Management Algorithm Based on Etiology
For Confirmed Hemochromatosis (C282Y Homozygotes with Iron Overload)
Therapeutic phlebotomy is the definitive treatment 1:
- Induction phase: Weekly phlebotomy removing 500 mL blood until ferritin reaches 50-100 μg/L 1
- Maintenance phase: Ongoing phlebotomy to maintain ferritin between 50-100 μg/L 1
- Monitoring during phlebotomy: Check hemoglobin/hematocrit before each procedure and ferritin every 10-12 phlebotomies 1
- Dietary restrictions: Avoid vitamin C supplements and iron supplements 1
Screen all first-degree relatives with iron studies and HFE mutation analysis (Grade 1A recommendation) 1. Failure to screen relatives is a common and serious pitfall 1.

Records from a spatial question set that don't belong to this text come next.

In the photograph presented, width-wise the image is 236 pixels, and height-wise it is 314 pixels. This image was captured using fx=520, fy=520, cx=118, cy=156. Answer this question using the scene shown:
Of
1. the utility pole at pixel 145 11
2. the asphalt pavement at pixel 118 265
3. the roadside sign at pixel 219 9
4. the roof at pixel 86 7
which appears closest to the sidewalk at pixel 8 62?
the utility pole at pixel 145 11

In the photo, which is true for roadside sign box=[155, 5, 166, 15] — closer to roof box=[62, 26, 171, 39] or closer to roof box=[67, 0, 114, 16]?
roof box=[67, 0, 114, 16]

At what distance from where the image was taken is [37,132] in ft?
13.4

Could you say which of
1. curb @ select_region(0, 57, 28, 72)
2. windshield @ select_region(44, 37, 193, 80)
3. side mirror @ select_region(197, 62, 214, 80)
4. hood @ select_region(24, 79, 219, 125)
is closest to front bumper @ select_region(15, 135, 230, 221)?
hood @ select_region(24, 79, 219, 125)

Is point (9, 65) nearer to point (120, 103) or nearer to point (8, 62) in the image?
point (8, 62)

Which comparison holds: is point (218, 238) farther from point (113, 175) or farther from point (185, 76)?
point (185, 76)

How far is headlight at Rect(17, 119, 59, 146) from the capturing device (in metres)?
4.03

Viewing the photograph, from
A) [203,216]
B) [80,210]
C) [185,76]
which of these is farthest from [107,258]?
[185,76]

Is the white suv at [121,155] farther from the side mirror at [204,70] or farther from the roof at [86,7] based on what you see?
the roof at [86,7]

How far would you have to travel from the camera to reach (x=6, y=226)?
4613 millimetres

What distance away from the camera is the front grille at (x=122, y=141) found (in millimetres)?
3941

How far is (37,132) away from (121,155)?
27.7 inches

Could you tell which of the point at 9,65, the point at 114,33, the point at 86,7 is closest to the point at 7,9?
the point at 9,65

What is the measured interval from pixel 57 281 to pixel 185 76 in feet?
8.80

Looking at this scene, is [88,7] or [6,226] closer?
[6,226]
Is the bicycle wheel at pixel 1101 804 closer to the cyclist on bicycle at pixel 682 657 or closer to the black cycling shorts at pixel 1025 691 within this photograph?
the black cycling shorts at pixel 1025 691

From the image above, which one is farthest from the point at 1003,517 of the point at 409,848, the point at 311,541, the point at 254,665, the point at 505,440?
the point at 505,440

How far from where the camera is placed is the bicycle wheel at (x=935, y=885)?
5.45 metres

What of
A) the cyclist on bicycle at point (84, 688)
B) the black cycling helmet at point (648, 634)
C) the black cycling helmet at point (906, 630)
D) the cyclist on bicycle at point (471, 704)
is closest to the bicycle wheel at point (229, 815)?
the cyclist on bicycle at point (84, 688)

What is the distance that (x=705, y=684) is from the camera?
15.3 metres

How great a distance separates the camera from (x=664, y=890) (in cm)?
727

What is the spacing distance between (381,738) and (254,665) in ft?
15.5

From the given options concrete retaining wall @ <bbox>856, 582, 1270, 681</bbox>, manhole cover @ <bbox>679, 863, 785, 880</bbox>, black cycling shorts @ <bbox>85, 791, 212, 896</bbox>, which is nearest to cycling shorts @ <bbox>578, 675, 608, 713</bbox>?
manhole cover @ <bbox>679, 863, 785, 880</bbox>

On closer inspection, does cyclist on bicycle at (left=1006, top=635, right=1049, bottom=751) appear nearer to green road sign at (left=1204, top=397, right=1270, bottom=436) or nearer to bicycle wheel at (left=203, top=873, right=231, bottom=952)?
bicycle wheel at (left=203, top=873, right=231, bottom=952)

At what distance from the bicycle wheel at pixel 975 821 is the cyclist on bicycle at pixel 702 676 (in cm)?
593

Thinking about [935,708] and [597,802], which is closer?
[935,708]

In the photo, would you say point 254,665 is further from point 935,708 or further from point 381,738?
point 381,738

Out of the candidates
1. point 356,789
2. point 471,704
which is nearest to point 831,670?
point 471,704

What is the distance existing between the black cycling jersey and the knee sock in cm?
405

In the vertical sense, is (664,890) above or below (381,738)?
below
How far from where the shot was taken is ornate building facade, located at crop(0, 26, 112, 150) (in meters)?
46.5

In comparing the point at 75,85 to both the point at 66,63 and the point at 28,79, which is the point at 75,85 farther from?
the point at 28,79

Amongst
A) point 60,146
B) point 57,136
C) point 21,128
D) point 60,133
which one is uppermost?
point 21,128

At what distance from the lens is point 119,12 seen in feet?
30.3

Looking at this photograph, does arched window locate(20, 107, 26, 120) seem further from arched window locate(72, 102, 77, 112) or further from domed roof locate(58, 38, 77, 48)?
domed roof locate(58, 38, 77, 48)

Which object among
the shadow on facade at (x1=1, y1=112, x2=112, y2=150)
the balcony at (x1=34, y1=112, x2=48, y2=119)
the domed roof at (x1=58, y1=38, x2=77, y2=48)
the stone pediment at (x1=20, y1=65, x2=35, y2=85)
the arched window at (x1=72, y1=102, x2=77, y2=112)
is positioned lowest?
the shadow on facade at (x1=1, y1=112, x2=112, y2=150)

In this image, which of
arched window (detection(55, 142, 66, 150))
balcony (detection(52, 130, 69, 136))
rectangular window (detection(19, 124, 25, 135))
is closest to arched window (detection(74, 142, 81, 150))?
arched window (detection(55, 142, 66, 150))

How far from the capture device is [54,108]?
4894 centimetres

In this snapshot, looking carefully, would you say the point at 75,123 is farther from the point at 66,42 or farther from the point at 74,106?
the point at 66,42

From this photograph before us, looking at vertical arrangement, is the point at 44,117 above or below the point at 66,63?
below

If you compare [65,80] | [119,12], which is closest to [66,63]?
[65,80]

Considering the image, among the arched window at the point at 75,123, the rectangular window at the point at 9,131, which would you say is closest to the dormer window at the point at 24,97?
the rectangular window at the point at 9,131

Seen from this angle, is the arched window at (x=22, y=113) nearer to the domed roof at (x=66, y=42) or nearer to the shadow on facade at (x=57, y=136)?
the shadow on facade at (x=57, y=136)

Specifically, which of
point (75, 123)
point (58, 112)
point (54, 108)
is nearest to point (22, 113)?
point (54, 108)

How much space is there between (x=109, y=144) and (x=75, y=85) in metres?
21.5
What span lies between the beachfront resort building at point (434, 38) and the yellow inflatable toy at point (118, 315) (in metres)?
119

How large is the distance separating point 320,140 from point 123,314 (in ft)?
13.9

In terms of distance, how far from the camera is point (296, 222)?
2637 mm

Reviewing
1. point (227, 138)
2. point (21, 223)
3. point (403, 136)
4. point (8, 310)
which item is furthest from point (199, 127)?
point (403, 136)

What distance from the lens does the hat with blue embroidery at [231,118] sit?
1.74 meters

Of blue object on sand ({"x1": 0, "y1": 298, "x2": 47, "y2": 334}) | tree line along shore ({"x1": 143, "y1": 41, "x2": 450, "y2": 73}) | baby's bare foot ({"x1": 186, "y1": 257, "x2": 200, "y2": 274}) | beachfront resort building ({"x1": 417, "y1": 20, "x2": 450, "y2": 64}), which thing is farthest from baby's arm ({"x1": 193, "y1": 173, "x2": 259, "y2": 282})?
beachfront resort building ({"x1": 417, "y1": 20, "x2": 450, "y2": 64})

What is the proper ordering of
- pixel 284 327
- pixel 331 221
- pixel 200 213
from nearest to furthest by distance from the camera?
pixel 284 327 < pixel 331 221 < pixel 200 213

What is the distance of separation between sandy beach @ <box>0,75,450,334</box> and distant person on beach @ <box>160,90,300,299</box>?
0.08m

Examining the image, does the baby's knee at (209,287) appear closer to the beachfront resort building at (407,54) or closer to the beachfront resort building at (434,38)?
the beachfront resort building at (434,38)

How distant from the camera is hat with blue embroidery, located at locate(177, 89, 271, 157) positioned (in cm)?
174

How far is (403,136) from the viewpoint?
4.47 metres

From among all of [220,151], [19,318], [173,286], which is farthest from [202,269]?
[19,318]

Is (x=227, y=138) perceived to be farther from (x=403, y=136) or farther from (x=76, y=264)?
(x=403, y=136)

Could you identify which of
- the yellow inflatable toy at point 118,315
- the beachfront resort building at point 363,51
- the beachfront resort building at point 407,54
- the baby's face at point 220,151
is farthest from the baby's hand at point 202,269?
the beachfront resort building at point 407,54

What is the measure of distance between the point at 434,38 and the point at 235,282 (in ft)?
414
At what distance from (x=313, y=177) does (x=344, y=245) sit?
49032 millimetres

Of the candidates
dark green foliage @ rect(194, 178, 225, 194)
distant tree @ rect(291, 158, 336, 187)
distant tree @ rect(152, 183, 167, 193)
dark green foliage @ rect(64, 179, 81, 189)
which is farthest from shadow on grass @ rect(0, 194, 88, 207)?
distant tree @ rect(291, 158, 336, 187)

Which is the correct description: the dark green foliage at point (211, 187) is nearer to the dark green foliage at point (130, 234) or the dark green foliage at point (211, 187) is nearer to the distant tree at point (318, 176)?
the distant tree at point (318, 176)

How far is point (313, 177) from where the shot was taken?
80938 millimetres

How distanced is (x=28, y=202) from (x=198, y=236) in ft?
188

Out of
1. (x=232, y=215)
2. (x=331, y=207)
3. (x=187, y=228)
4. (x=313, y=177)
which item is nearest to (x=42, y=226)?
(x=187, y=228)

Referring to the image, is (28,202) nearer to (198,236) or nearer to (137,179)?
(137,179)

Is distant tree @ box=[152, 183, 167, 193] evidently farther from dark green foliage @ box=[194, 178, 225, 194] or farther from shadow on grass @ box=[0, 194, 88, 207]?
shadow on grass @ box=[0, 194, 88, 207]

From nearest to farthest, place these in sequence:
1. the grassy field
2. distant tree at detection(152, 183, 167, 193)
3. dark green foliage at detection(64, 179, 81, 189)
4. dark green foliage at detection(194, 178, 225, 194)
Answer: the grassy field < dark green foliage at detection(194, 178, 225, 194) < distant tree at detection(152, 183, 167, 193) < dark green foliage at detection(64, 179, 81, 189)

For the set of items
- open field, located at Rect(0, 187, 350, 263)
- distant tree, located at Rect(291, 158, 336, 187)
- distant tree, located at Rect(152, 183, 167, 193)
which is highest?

For Transfusional Iron Overload
Iron chelation with deferasirox is indicated when patients have transfused ≥100 mL/kg packed red blood cells AND serum ferritin consistently >1000 μg/L 4:
- Starting dose: 14 mg/kg/day orally once daily for patients ≥2 years with eGFR >60 mL/min/1.73 m² 4
- Dose adjustments: Make changes in 3.5 or 7 mg/kg increments every 3-6 months based on monthly ferritin trends 4
- Maximum dose: 28 mg/kg/day; doses above this are not recommended 4
- Target: Reduce ferritin to <1000 μg/L, then consider dose reduction especially if dose >17.5 mg/kg/day 4
- Interrupt therapy if ferritin falls below 500 μg/L 4
Critical safety monitoring for deferasirox 4:
- Monthly monitoring of serum ferritin, blood counts, liver function, and renal function 4
- Baseline and periodic auditory/ophthalmic testing 4
- Interrupt immediately in pediatric patients with volume depletion (vomiting, diarrhea, decreased oral intake) due to risk of fatal renal toxicity 4
- Overchelation warning: Continued dosing at 14-28 mg/kg/day when iron burden approaches normal range can cause life-threatening adverse events 4
For Non-Iron Overload Causes (TS <45%)
Address the underlying condition rather than pursuing iron reduction 1:
- Inflammatory/infectious diseases: Treat the primary condition; ferritin will normalize as inflammation resolves 1, 2
- Liver disease: Manage both the liver condition and any concurrent iron overload if present 1
- Malignancy: Elevated ferritin does not predict mortality but signals need for cancer evaluation when ferritin >2000 μg/L 3
Referral indications 5:
- Ferritin >1000 μg/L warrants referral to gastroenterology, hematology, or iron overload specialist 5
- Ferritin ≥1000 μg/L with markedly elevated transaminases requires immediate evaluation including consideration of liver biopsy 1
Special Populations
Elderly patients: Monitor more frequently for toxicity with any iron chelation therapy, as serious and fatal adverse reactions occur predominantly in this population 4
Pediatric patients: Particularly vulnerable to volume depletion complications; interrupt deferasirox during acute illnesses and monitor renal function closely 4
Prognostic Considerations
With early diagnosis and treatment before cirrhosis develops, prognosis is excellent for hereditary hemochromatosis, and therapeutic phlebotomy prevents cirrhosis, hepatocellular carcinoma, and other complications 1. However, ferritin >1500 μg/L before allogeneic stem cell transplant predicts worse overall survival, progression-free survival, and infection-related mortality 6.